• **THE DATA**:

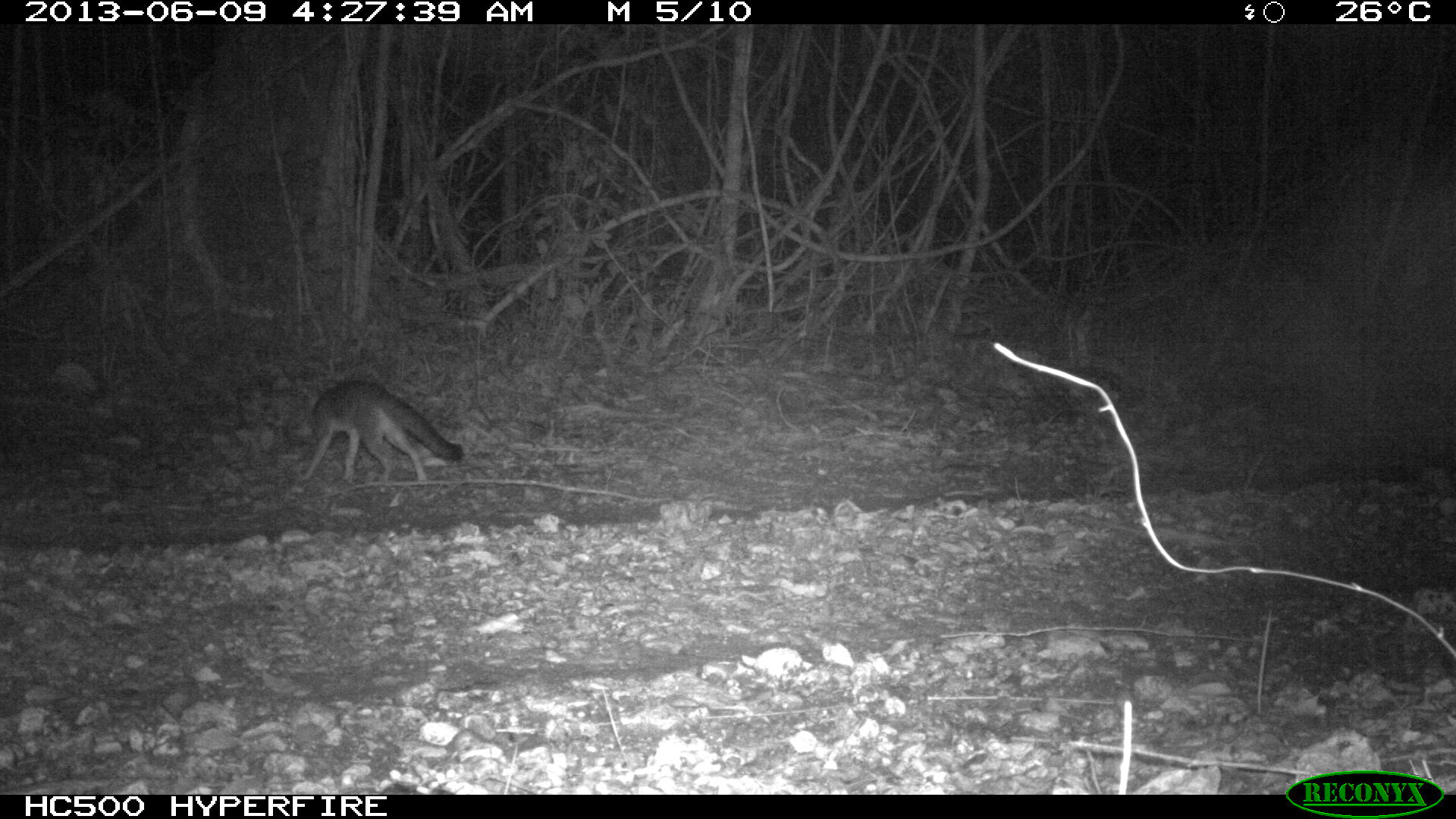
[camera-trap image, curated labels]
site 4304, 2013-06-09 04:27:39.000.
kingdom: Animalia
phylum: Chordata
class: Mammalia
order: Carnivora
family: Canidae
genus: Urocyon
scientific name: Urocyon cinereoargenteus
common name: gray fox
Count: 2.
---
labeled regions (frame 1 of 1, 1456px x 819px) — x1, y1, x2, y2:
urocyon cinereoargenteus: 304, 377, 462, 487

• **EXERCISE**:
Exact copy, pictures excluded: restate every record above word for word.

• **TASK RESPONSE**:
[camera-trap image, curated labels]
site 4304, 2013-06-09 04:27:39.000.
kingdom: Animalia
phylum: Chordata
class: Mammalia
order: Carnivora
family: Canidae
genus: Urocyon
scientific name: Urocyon cinereoargenteus
common name: gray fox
Count: 2.
---
labeled regions (frame 1 of 1, 1456px x 819px) — x1, y1, x2, y2:
urocyon cinereoargenteus: 304, 377, 462, 487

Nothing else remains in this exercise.